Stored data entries
Begin
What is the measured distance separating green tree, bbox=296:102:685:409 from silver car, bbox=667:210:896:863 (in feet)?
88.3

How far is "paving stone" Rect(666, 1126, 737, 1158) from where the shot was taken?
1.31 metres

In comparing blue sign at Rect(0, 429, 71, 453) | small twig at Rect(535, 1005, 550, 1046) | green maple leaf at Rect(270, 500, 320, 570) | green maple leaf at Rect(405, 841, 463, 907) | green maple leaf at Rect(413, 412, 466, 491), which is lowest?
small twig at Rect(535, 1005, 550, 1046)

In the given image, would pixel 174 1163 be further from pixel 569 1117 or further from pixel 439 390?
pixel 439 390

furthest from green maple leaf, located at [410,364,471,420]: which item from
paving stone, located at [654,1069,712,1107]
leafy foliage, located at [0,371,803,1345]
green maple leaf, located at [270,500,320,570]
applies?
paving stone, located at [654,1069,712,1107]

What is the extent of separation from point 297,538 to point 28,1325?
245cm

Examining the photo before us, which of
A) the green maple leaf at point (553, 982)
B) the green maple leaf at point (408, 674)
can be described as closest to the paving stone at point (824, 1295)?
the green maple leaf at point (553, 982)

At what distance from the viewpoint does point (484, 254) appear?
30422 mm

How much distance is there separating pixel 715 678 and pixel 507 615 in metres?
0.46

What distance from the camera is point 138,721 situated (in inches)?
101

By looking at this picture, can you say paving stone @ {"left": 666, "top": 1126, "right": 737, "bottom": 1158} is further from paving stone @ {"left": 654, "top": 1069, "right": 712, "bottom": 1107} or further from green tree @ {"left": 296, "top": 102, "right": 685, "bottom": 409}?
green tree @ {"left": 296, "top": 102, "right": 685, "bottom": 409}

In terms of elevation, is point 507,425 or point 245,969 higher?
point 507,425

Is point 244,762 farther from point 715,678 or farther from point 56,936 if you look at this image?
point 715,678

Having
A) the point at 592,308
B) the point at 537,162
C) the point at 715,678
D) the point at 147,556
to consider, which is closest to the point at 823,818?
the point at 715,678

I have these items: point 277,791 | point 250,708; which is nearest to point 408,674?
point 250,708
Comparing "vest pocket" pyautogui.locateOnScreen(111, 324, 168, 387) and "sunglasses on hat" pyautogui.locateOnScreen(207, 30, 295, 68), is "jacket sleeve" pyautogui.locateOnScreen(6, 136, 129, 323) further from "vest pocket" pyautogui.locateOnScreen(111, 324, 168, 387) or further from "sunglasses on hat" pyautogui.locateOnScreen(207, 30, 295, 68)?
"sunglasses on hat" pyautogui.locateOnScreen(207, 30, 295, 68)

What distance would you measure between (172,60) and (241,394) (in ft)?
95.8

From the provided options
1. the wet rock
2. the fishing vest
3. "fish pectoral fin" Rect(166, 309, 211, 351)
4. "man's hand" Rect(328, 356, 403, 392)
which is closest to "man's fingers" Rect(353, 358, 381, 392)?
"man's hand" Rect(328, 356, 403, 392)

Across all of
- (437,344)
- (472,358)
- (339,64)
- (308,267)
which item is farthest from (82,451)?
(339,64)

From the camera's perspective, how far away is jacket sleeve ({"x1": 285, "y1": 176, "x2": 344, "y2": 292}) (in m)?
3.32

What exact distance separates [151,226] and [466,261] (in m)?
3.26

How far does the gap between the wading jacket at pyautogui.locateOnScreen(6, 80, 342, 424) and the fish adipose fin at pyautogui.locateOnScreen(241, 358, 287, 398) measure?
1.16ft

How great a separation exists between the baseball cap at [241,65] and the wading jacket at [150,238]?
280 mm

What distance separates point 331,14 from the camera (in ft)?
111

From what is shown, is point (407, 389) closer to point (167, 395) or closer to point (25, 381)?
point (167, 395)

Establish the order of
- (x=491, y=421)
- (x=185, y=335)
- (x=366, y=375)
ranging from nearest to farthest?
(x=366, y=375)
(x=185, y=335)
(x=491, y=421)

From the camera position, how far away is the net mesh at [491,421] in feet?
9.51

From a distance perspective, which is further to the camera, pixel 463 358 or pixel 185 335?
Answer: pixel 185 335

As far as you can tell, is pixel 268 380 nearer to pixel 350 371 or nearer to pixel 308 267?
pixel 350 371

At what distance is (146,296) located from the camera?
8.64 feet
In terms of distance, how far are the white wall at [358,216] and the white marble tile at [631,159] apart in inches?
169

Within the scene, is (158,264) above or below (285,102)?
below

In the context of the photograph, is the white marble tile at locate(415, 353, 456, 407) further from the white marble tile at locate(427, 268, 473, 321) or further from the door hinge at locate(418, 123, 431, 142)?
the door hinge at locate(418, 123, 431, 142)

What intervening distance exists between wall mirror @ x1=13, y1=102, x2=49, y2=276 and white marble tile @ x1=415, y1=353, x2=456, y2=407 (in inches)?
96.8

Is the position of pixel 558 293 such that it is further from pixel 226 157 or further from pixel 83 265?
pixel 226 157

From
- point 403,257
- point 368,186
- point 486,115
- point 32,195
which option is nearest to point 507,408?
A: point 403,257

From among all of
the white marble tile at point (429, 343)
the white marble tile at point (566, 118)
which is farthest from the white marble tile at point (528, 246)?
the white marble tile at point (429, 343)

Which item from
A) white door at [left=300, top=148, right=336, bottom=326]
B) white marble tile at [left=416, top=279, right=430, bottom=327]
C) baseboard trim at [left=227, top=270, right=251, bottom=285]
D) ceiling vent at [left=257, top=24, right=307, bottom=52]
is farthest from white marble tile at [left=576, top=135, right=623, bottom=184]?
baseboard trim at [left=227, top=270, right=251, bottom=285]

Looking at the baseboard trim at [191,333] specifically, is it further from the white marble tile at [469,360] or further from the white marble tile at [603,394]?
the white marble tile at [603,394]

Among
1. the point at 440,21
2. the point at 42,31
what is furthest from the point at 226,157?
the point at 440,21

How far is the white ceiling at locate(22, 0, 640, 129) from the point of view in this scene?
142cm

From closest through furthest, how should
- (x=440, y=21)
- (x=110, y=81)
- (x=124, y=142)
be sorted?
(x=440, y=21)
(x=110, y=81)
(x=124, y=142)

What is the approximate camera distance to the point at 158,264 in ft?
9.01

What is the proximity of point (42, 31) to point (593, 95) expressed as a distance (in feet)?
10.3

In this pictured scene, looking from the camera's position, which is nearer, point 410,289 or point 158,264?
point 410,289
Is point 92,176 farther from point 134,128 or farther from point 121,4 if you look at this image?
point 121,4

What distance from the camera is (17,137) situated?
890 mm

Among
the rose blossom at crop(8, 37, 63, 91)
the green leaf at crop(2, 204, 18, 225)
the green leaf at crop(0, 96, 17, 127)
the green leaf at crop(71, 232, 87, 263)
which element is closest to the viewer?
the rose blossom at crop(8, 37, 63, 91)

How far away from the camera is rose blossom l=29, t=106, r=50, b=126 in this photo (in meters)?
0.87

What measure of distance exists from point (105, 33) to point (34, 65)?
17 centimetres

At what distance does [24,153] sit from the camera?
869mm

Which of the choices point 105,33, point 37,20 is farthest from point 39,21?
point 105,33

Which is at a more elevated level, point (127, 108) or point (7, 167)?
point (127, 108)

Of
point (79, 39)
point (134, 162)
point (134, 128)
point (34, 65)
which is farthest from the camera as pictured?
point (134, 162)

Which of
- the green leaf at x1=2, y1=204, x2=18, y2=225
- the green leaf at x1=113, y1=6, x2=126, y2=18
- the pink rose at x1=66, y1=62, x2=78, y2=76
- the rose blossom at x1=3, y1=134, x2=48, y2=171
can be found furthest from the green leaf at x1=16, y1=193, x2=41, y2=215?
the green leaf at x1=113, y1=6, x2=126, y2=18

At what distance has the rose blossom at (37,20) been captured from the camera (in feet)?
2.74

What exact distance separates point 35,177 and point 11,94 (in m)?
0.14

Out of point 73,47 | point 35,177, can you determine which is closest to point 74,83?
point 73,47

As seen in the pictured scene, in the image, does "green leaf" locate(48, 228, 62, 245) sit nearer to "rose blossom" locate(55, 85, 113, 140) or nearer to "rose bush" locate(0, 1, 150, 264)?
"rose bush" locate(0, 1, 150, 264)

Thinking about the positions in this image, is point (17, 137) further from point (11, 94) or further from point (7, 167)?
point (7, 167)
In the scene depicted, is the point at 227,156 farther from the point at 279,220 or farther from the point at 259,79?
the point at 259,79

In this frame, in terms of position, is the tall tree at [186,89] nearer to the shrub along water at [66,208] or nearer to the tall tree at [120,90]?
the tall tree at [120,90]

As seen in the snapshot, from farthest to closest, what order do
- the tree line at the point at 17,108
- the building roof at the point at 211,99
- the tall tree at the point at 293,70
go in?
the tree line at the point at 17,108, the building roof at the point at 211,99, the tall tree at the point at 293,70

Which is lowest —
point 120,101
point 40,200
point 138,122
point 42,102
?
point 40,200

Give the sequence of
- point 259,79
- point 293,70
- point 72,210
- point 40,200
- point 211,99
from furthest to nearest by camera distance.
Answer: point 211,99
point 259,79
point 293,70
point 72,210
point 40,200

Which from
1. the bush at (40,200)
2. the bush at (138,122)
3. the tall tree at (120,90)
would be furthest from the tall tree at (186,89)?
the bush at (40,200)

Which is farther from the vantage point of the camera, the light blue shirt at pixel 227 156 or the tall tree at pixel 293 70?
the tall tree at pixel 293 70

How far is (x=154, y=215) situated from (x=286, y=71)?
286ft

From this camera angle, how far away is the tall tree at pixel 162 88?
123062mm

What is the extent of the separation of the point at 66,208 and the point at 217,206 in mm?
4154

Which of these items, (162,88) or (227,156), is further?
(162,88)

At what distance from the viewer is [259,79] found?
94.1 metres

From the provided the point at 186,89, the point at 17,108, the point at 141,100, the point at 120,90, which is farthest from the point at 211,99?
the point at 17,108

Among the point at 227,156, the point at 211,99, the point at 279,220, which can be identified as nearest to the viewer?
End
§ Written task:
Reproduce everything from the start of the rows down to the line containing "1.31 metres", with both ends included.

§ Result for this exercise:
What is the measured distance separating green tree, bbox=296:102:685:409 from silver car, bbox=667:210:896:863 (in feet)?
88.3

How far is "paving stone" Rect(666, 1126, 737, 1158) from where the shot was taken?
1.31 metres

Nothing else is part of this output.